- **DATA**:
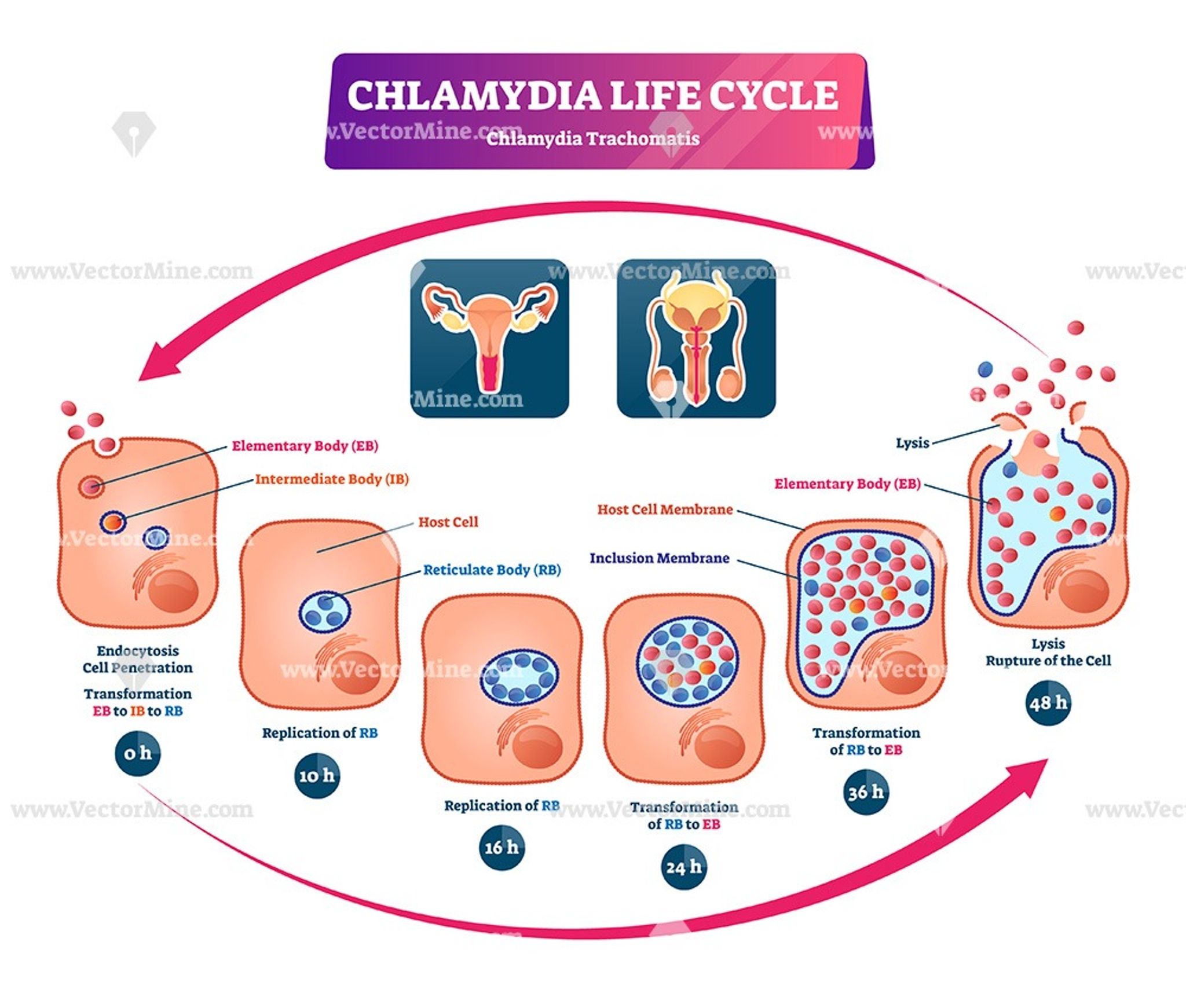 CHLAMYDIA LIFE CYCLE
Chlamydia Trachomatis

www.VectorMine.com

Elementary Body (EB)
Intermediate Body (IB)
Host Cell
Reticulate Body (RB)
Host Cell Membrane
Inclusion Membrane
Lysis
Elementary Body (EB)

Endocytosis
Cell Penetration
Transformation
EB to IB to RB
0 h

Replication of RB
10 h

Replication of RB
16 h

Transformation of RB to EB
24 h

Transformation of RB to EB
36 h

Lysis
Rupture of the Cell
48 h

- **REQUIRED ACTION**:
Each record above must be retyped exactly. Omit the pictures.

- **REPLY TO THE EXERCISE**:
 CHLAMYDIA LIFE CYCLE
Chlamydia Trachomatis

www.VectorMine.com

Elementary Body (EB)
Intermediate Body (IB)
Host Cell
Reticulate Body (RB)
Host Cell Membrane
Inclusion Membrane
Lysis
Elementary Body (EB)

Endocytosis
Cell Penetration
Transformation
EB to IB to RB
0 h

Replication of RB
10 h

Replication of RB
16 h

Transformation of RB to EB
24 h

Transformation of RB to EB
36 h

Lysis
Rupture of the Cell
48 h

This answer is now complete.